First, a literature review and eight to twelve qualitative semi-structured individual interviews with people with IHD based on an interview guide will be conducted to identify relevant outcomes on increased PA. Second, these identified outcomes will be discussed with experts (e.g., people with IHD, GPs, cardiologists) in a joint workshop. In addition, the findings on relevant patient outcomes will be considered in the process of training refinement described in WP5. The experts will select the most important outcomes that will be used as attributes in the DCE. Alongside, a health care utilisation questionnaire will be developed based on a literature review and previous work by members of the study team [50].

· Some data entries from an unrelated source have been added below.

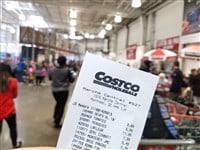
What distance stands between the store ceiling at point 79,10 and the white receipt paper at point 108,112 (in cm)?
1395

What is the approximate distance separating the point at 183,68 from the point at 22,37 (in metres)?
11.6

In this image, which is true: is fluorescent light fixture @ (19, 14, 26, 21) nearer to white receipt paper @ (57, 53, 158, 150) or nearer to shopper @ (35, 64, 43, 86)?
shopper @ (35, 64, 43, 86)

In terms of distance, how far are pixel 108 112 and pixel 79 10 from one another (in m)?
17.4

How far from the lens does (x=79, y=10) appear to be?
18.5m

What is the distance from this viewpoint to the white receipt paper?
59.8 inches

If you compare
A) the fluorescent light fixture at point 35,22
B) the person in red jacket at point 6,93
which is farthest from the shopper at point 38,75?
the person in red jacket at point 6,93

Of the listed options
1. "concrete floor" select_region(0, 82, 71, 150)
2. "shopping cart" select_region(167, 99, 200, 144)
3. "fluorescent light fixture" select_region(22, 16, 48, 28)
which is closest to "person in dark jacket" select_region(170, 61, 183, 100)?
"concrete floor" select_region(0, 82, 71, 150)

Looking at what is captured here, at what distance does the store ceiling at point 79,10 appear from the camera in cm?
1616

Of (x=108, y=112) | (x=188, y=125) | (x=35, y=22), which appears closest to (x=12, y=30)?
(x=35, y=22)

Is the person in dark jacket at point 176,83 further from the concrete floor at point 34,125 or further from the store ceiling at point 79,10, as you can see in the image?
the store ceiling at point 79,10

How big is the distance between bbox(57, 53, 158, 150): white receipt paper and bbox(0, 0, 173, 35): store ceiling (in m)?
13.9

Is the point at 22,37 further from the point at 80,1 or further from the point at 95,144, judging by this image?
the point at 95,144

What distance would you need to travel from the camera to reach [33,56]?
75.5 feet

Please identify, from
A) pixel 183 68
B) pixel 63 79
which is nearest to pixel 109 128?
pixel 63 79
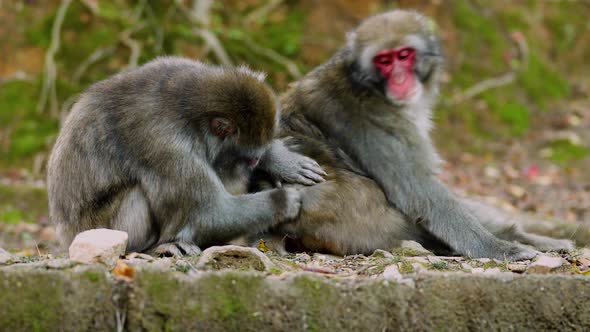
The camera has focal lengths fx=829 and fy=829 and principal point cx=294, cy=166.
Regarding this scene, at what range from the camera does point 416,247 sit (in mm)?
4742

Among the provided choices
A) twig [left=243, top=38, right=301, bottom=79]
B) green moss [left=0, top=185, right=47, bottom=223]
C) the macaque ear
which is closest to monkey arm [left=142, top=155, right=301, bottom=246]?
the macaque ear

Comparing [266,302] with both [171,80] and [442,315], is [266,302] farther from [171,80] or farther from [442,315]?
[171,80]

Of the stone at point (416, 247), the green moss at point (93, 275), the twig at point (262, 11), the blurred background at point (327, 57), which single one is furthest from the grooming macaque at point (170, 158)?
the twig at point (262, 11)

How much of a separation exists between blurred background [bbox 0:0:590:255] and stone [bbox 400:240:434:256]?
4.06 m

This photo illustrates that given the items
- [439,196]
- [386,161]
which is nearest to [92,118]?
[386,161]

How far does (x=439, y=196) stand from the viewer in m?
4.81

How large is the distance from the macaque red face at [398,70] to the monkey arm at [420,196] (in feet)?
0.93

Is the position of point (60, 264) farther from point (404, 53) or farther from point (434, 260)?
point (404, 53)

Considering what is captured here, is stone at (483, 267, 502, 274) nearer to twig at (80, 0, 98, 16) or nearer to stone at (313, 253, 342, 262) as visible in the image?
stone at (313, 253, 342, 262)

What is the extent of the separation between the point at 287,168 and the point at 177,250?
2.83ft

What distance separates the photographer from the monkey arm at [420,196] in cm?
479

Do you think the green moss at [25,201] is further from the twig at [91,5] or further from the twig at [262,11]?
the twig at [262,11]

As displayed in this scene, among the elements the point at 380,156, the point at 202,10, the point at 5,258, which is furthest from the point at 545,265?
the point at 202,10

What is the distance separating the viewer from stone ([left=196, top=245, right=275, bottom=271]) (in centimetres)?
378
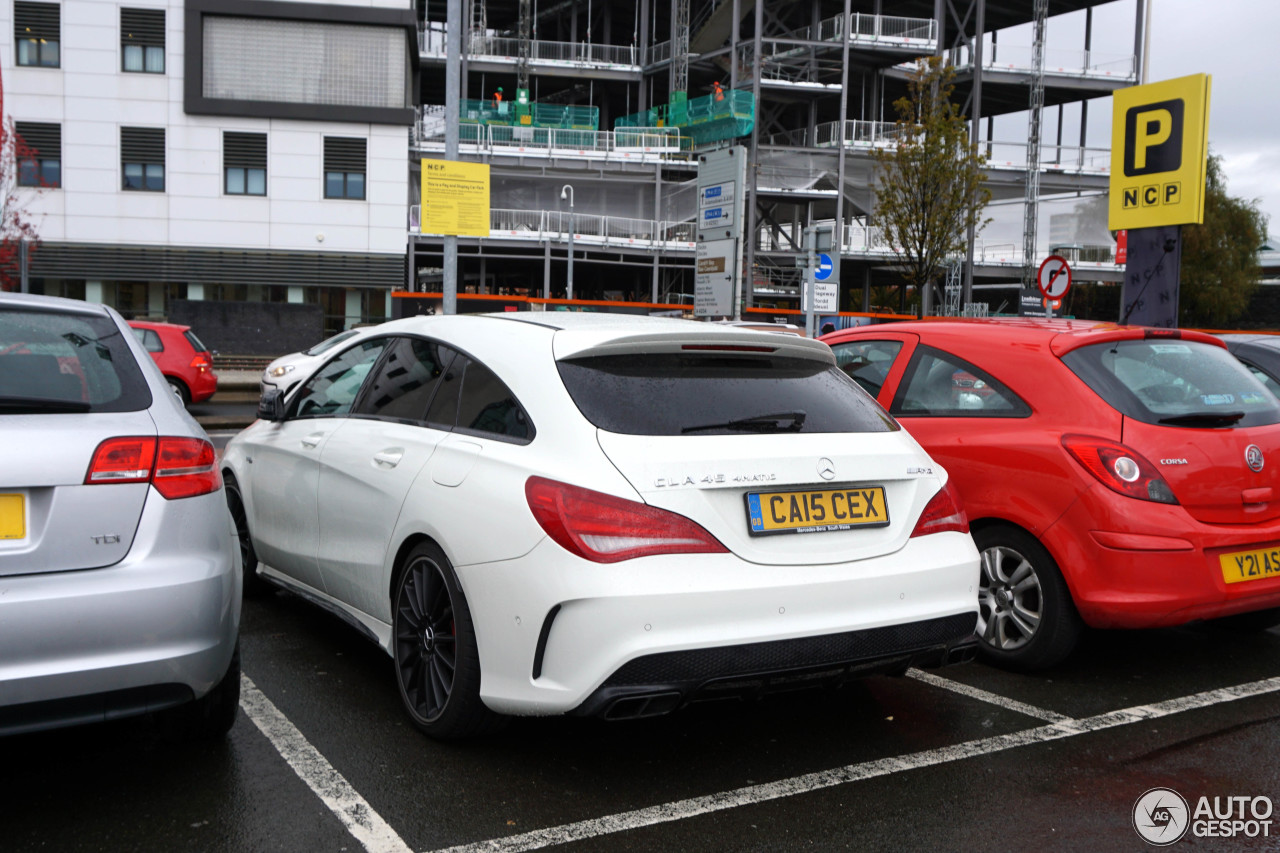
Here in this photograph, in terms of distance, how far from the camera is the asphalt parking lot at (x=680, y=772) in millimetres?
2934

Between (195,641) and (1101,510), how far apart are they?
3.31m

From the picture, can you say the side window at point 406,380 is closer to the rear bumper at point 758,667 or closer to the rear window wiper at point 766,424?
the rear window wiper at point 766,424

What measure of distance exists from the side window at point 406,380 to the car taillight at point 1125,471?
258cm

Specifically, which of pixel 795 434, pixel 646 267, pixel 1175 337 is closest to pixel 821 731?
pixel 795 434

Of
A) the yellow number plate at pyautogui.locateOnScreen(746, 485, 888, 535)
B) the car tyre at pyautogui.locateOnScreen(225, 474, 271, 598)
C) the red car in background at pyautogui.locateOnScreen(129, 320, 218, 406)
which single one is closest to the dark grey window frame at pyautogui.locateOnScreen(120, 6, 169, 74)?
the red car in background at pyautogui.locateOnScreen(129, 320, 218, 406)

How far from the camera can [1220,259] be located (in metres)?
54.1

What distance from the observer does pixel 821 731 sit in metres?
3.78

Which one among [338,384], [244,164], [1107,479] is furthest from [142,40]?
[1107,479]

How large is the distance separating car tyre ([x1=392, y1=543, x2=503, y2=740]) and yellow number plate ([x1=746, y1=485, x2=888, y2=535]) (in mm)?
963

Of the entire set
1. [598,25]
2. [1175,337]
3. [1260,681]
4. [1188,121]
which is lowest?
[1260,681]

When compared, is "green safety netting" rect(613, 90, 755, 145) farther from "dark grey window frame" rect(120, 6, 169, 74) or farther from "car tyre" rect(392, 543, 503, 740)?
"car tyre" rect(392, 543, 503, 740)

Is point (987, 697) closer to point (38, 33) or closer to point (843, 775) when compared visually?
point (843, 775)

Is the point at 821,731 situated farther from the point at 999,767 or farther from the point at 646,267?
the point at 646,267

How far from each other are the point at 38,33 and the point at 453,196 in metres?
24.3
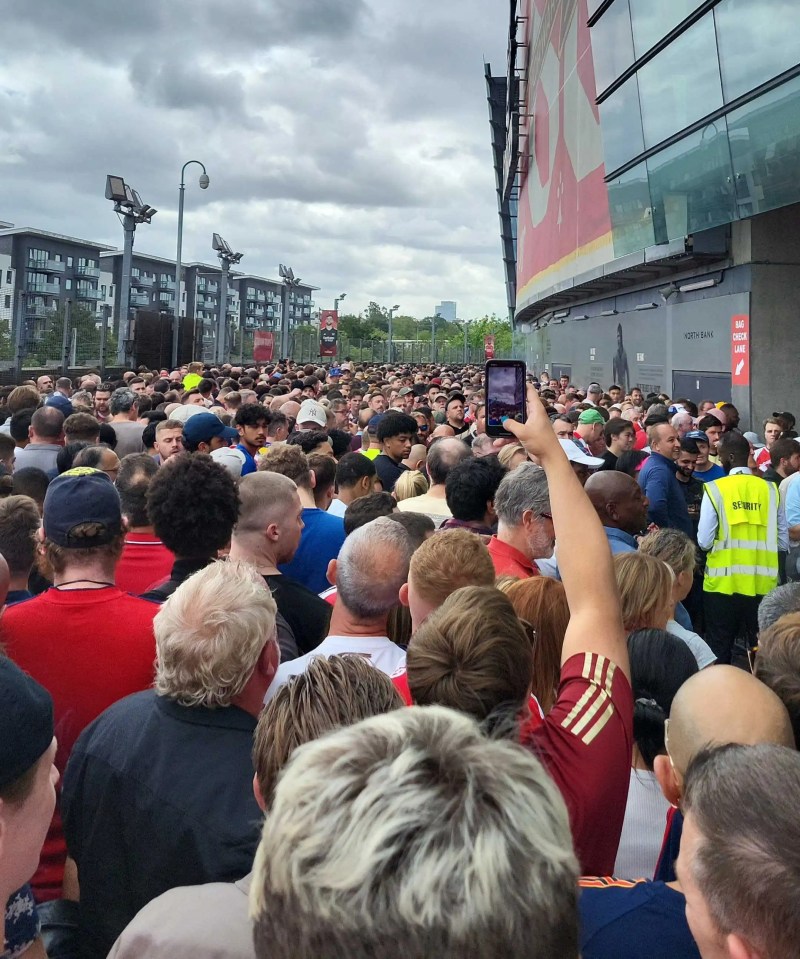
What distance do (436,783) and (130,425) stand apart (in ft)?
29.8

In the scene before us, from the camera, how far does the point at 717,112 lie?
54.0ft

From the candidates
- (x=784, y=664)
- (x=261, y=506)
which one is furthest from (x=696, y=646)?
(x=261, y=506)

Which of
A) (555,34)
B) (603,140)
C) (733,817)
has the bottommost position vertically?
(733,817)

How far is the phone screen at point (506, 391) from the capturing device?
11.0ft

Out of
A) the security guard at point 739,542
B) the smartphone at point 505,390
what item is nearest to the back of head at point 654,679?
the smartphone at point 505,390

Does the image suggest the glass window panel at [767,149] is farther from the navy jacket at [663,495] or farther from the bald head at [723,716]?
the bald head at [723,716]

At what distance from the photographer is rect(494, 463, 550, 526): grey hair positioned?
462cm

The DCE will be pilot tested in people with IHD of the pilot study (see WP5, N = 120), and evaluated in patients of the control group of the main cluster randomised controlled trial (cRCT) (WP6, N = 300). The health care utilisation questionnaire will be pilot tested in patients of the control group of the main cRCT. IHD patients will receive a printed version of the questionnaires as well as a link enabling them to fill in a web-based version, alternatively. This will help to estimate the acceptance of different modes of assessment and to choose the optimal mode of assessment for the evaluation of the DCE which will follow in WP6 (n = 300). To avoid influences on the main study outcomes of the cRCT in WP6, patients will be asked to complete the DCE and health care utilisation questionnaires at home, following the collection of the primary and secondary outcomes of the cRCT.

Analyses WP4

Transcribed individual interviews will be analysed by qualitative content analysis. Outcomes will be identified according to the suggested criteria for patient-relevant outcomes by Nano et al. [51]. Preference weights of the DCE will be derived by a conditional logit regression model and by latent class analysis considering preference heterogeneity. Health care utilisation data will be analysed descriptively by means, standard deviations, and distributions of quantities.

Current status

At the time of submission of this protocol, WP 4 is still ongoing.